**TEXT**:
┌──
I take our two batteries off and connect one to a charger for about a week, then the other, throughout the winter.

I'd never heard that leaving them on the concrete floor would drain them. I'll start putting mine off the floor. Thanks for the tip.


----------



## PDX_Doug (Nov 16, 2004)

We will leave ours in the trailer, but also have a cutoff switch that will take them out of the loop (same as removing them).

As far as leaving them on a concrete floor... That's a new one on me! Anyone out there that can explain that one? I have my doubts!

Happy Trails,
Doug


----------



## Katrina (Dec 16, 2004)

battery myths

I remove mine and store them inside the basement for the winter.


----------



## NDJollyMon (Aug 22, 2003)

I've heard the concrete thing was a myth too. I have never had a problem storing them there.

Here is a great link to info:
12 Volt side of life


----------



## hurricaneplumber (Apr 12, 2004)

I have heard the myth also, but the way I went about it to be safe, put the batteries up the shelf. Whether that matters or not. A myth is a myth or is it?


----------



## huntr70 (Jul 8, 2005)

I plan on keeping mine where they are. I am plugged in to my garage all year long. The Tech at my PDI says that will be fine, it keeps it charged, and keeps it from freezing. Just check the fluid level every couple weeks.

Steve


----------



## BigBadBrain (Aug 26, 2004)

I take mine home (the Outback is kept at a storage facility)







so we remove the battery, take it home and keep it on a Battery Tender all winter. Check it once a month for water and it's good to go next spring. The Battery Tender monitors the battery and prevents overcharging.

BBB


----------



## merlotman (Dec 28, 2004)

I take mine out of the camper and the boat for the winter and store them in the garage on the floor. They are all hooked to a smart charger/maintainer that will independently monitor and charge/maintain three batteries at the same time. One of the best investments I have made. During the camping season the battery stays in the camper and the camper stays plugged in between trips. The "never store batteries on concrete" is a myth.


----------



## 7heaven (Jun 4, 2005)

It's 92 here today, I hope winter doesn't come......


----------



## Y-Guy (Jan 30, 2004)

Since we can't store the USS Raptor on the side of the house I'll pull the batteries once we are done camping for the year. That way I can put them on a battery tender and have them in good shape for the next year. It only lasts about 3 months but with the cold winters here its a good idea if you can't keep things plugged in at all and prevents theft.


----------



## Thor (Apr 7, 2004)

I remove both my batteries and store them in the basement on some 2x4. I charge them every 6-8 weeks during the winter months.

Thor


----------



## Oregon_Camper (Sep 13, 2004)
└──
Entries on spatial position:
┌──
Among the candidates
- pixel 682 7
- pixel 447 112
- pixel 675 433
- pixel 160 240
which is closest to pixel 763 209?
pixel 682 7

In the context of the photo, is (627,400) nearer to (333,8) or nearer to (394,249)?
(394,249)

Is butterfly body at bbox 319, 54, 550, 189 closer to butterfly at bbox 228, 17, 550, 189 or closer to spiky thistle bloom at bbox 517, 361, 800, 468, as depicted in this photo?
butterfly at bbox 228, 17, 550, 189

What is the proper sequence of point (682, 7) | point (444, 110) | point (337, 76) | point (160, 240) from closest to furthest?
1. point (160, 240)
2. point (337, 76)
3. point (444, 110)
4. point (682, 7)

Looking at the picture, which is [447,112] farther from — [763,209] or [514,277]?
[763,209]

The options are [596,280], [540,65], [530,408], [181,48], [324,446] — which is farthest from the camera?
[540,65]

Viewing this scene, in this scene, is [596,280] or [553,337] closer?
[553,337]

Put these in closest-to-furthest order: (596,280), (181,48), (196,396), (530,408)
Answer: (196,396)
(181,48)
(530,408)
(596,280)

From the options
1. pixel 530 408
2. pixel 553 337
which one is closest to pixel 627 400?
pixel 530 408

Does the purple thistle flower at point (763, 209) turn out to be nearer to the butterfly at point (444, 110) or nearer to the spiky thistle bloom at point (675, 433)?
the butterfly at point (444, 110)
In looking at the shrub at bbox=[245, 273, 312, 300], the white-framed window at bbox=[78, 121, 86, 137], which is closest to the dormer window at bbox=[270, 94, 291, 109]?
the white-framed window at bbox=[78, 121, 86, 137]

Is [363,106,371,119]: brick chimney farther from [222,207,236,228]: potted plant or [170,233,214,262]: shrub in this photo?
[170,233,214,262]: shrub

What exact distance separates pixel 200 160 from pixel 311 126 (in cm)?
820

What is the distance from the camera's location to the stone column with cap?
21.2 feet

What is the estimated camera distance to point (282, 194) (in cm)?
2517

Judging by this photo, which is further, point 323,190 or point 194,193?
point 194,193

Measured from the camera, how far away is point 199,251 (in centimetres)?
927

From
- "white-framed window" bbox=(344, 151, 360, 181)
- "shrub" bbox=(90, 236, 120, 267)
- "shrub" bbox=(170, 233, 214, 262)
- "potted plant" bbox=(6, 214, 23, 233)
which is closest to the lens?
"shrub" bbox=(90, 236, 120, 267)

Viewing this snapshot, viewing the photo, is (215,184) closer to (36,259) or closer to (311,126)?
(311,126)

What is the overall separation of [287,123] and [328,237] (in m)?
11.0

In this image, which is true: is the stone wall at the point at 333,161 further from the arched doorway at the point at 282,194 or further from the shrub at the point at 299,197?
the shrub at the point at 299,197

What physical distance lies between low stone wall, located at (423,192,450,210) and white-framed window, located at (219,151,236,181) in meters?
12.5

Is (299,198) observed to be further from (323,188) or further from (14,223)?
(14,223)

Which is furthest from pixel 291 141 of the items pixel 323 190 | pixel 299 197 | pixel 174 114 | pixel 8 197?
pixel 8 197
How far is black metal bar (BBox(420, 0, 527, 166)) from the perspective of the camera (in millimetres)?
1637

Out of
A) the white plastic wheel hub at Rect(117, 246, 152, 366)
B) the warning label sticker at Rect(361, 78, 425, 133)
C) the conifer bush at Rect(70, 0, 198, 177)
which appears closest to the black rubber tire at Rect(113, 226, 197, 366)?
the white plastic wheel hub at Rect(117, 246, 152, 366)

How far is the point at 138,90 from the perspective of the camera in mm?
└──
**THE TASKS**:
**A)** From the battery storage thread, list the usernames whose header date falls in 2004.
**B)** Answer these about the battery storage thread:
(i) How often does Thor charge his batteries during the winter months?
(ii) What does huntr70 say to check every couple weeks?
(iii) Where does BigBadBrain keep the Outback?

**RESULTS FOR EACH TASK**:
**A)**
PDX_Doug
Katrina
hurricaneplumber
BigBadBrain
merlotman
Y-Guy
Thor
Oregon_Camper

**B)**
(i) Every 6-8 weeks.
(ii) The fluid level.
(iii) At a storage facility.